Segment Start: Selected text

You pause for a moment and breathe. Where do you begin? What can you even do with all that information?

You want to get the best analysis possible – so the question is – Qualitative Analysis and Quantitative Analysis – which one is better?  Which will provide the best results?

In reality there are no clear cut answers to your questions. Qualitative Analysis and Quantitative Analysis are both effective tools in their own right and it really depends on what you’re after.

Are You An Explorer or Confirmer?

Quantitative Analysis enables you to interpret the data statistically by which I mean you can make mathematical judgements about the data.

This is what you need if you are:

  • Trying to identify patterns over a period of time;
  • Deciding how effective a certain variable is; or
  • Determining the satisfaction levels of a particular service, etc.

This approach is useful because it can provide you with objective information to understand what has occurred or what will occur. Below is an example of a question which provides Quantitative data:

Quantitative Question Example

On the other hand the more subjective approach is Qualitative Analysis. Qualitative Analysis allows you to interpret the information in non-mathematical ways and often focuses on the how and why part of the survey.

Let’s say you want to discover reasons why customers disliked your service, how to improve a product or why one area of your business is better than another, that’s when Qualitative Analysis becomes the more suitable selection for you.

It provides an exploration into individuals’ feelings; uncovering the motivations, desires, behaviour and needs. However, the accuracy/validity of the findings may vary due to the subjective nature in which the information and data is analysed and interpreted.

Below is an example of a question which provides Qualitative data:

Qualitative Question Example

Validity and Reliability

Quantitative Analysis is all about hard objective data i.e. non-anecdotal information. As Quantitative Analysis is a ‘numbers game’, the validity and reliability of the data gathered from the customer feedback or survey is much more concrete.

Segment End: Selected text

→ Task 1:
In the text on qualitative and quantitative analysis, which part of a survey does Qualitative Analysis often focus on?
→ Task 2:
Continue the text on qualitative and quantitative analysis from its last sentence.

Segment Start: Source data

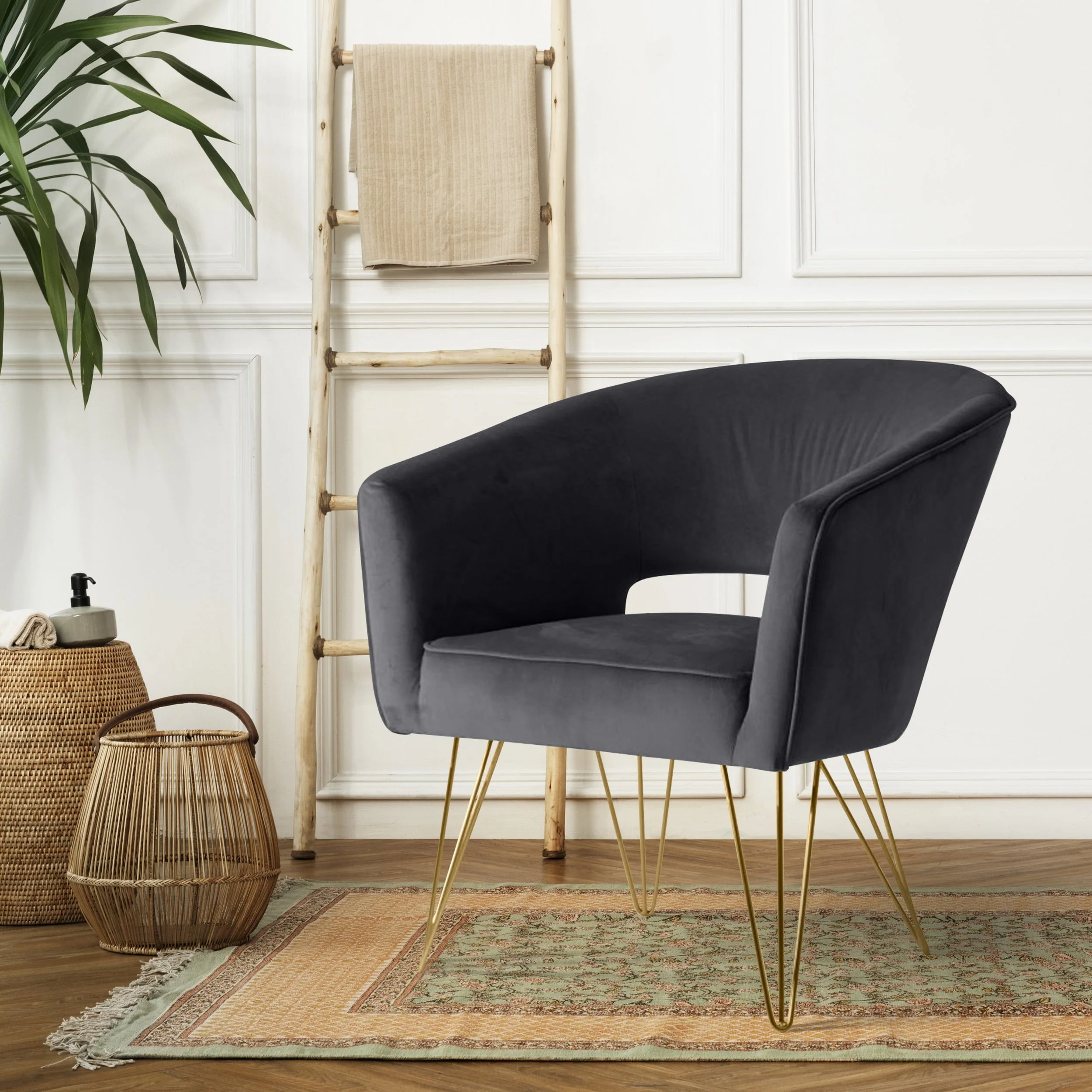 Fauteuil d'appoint en velours anti tache pieds dorés-Mazio - Image 88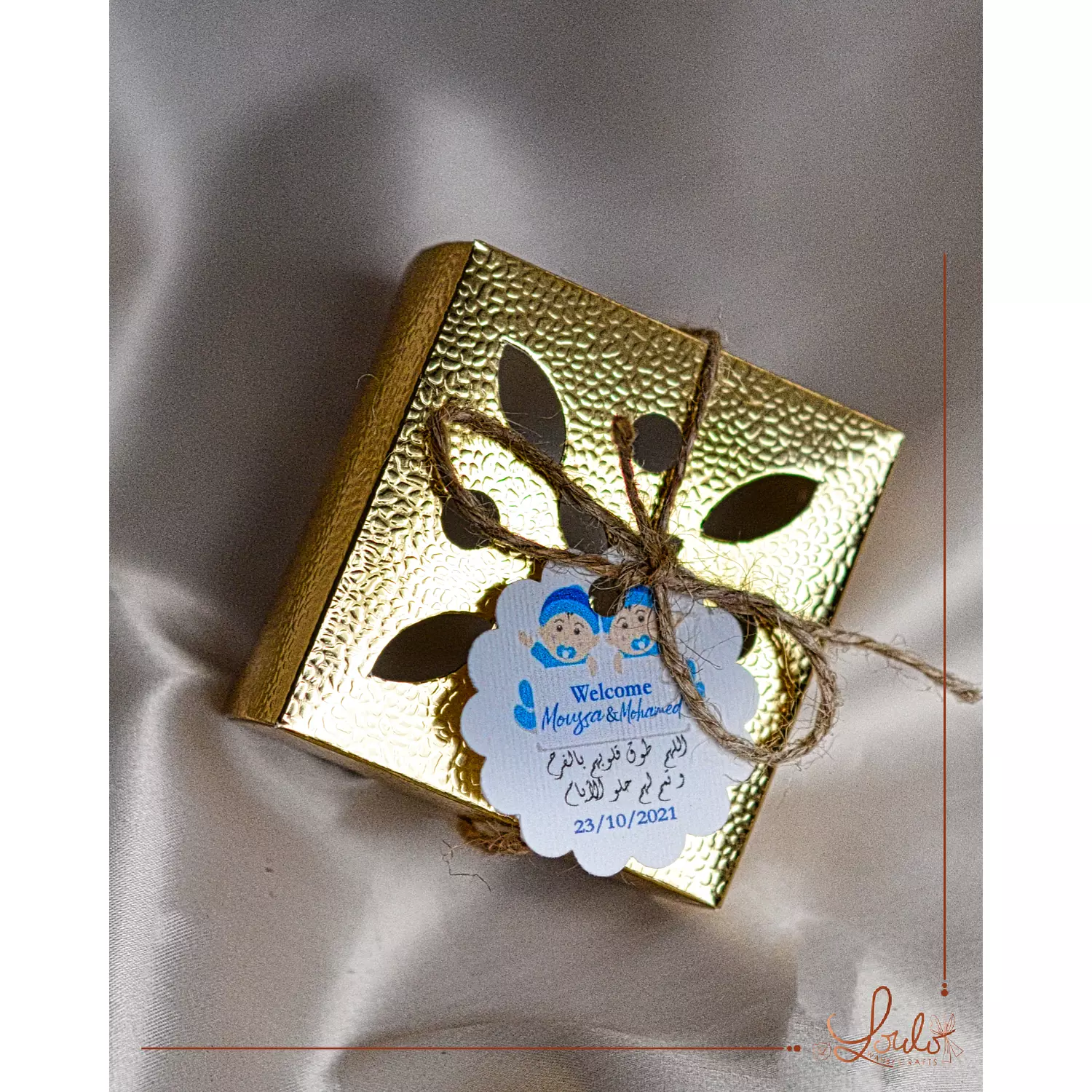 Baby shower Gold Leather texture box 7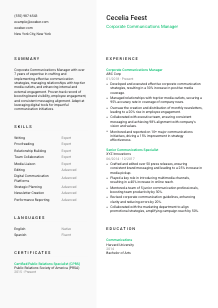 Corporate Communications Manager Resume Template #14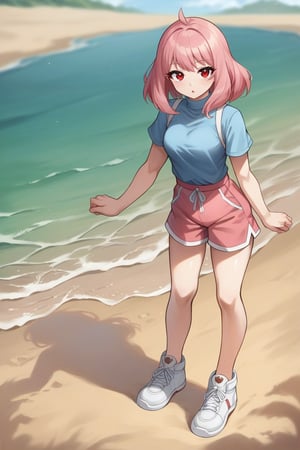 score_9, score_8_up, score_7_up, score_6_up, score_5_up, score_4_up, BREAK source_anime, 1girl, looking at viewer, Wispy Bangs, pink hair, red eyes, blue shirt, turtleneck, short sleeves, pink shorts, white sneaker, standing, BREAK outside, sand, sea, Backlight, eye-level shot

Segment End: Source data

→ Task response 1:
It often focuses on the how and why part of the survey.

→ Task response 2:
Now I’m not saying that all Quantitative analysis are reliable and valid; the validity and reliability depends on the instruments used and what it’s measuring (the topic of Validity and Reliability is much deep, so we’ll save that for another post) – what I’m simply pointing out is that given that Quantitative tools use numerical and objective data, the level of validity and reliability is higher than the subjective non-numerical data obtained from Qualitative tools.

With Qualitative instruments and data, you are not able to place quantitative measures against your results – but as stated previously, it depends on what you’re trying to achieve with the data that you have. You may not necessarily want such narrow and specific data.

Qualitative data is great to explore your respondents’ perception and to uncover hidden reasons why your customers are happy or unhappy with your products. Whatever the reason may be, you need to remind yourself of what you’re trying to achieve with the data that you have.

How Much Data Do You Need?

The notion of the ‘bigger the better’ applies to Quantitative analysis as, generally, the larger the sample size the better the insights you are able to obtain from the data.

Let’s say for example, you would like to rate your organisation’s professionalism on a Likert Scale of 1-7. You will be able to gain a more reliable perspective of your organisation’s professionalism with a larger population.

A larger sample size enables you to be more confident on how the overall population feels and make a much stronger generalisation.

Putting It All Together

In general in the customer feedback process you want to have both Qualitative and Quantitative Analysis because they complement each other.

For instance in your survey you will want to have a range of questions for quantitative analysis to tell you what you are doing well and what you are doing poorly:

  1. How good was our customer service from 1 – Very Poor to 7 – Very Good?
  2. How fast was our delivery time – from 1- Two Weeks to 7 – Same Day
  3. How responsive were we—from 1- Unresponsive to 7 – Very Responsive

You should also have some questions for qualitative allow you to understand how to improve:

  1. What did you like about our service?
  2. What did you dislike about our services
  3. Where can we improve?

Of course, the next time you run your customer survey you should really have thought through the different types of analysis beforehand. So before you go ahead and jump into your selection remember to:

  1. Define the objectives and what you’re trying to achieve
  2. Identify the tools and types of data needed to achieve those objectives
  3. Make your selection!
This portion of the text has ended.